** start of THE INPUT **
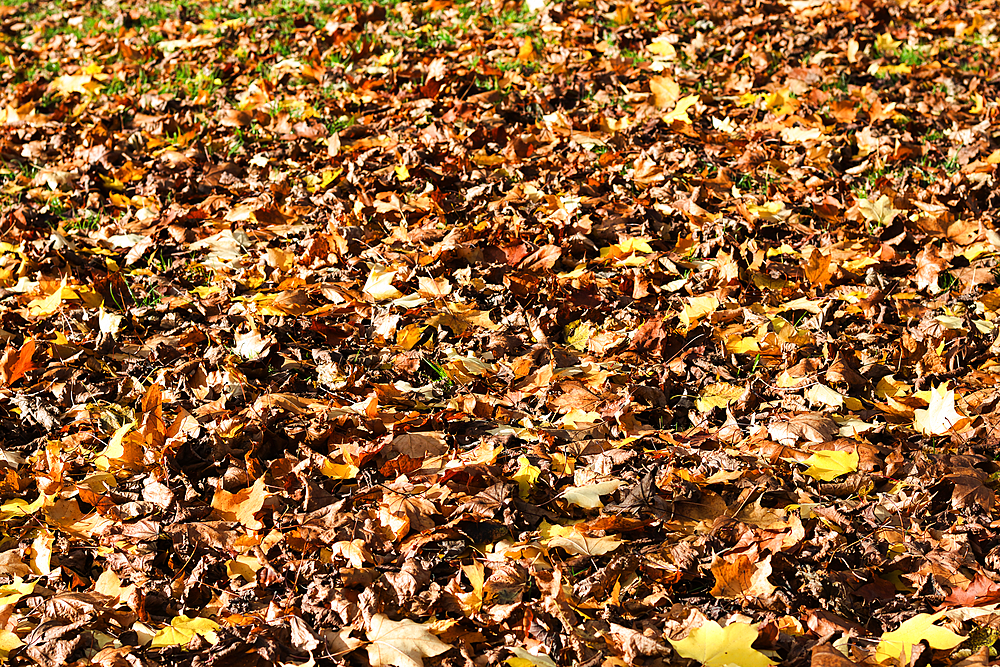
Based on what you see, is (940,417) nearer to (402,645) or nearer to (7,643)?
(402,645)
** end of THE INPUT **
** start of THE INPUT **
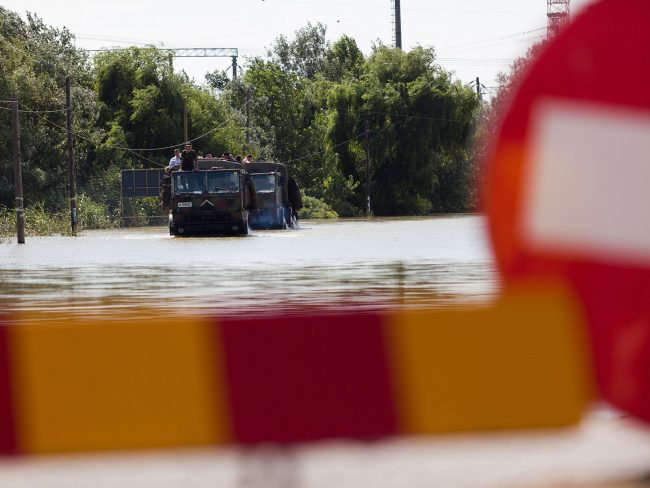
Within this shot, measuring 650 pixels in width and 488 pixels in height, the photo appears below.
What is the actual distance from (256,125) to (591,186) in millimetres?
** end of THE INPUT **
** start of THE INPUT **
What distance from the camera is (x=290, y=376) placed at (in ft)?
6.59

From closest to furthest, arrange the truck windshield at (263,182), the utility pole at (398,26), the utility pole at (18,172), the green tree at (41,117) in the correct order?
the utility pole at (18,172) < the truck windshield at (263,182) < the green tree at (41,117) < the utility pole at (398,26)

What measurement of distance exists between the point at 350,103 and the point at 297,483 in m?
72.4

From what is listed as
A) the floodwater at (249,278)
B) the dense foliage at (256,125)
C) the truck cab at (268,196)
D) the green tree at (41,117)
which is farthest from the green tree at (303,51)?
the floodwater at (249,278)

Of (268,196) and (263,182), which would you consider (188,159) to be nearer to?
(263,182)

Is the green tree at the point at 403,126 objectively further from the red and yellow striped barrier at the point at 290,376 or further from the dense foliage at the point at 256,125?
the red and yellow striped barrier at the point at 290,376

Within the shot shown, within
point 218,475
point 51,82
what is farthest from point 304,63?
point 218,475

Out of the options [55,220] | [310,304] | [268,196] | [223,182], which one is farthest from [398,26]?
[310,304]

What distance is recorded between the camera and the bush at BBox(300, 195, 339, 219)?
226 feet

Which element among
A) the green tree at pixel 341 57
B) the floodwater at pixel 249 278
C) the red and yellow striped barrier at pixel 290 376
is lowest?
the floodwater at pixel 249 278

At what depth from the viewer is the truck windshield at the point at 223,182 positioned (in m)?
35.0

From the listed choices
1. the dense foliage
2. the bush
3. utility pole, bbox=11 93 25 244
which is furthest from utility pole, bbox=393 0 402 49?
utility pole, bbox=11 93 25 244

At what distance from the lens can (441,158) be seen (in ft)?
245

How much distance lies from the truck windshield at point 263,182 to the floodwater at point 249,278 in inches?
** end of THE INPUT **
Please count the lines in the items above that contain the word "nearer", and give only the number.

* **WORKED SOLUTION**: 2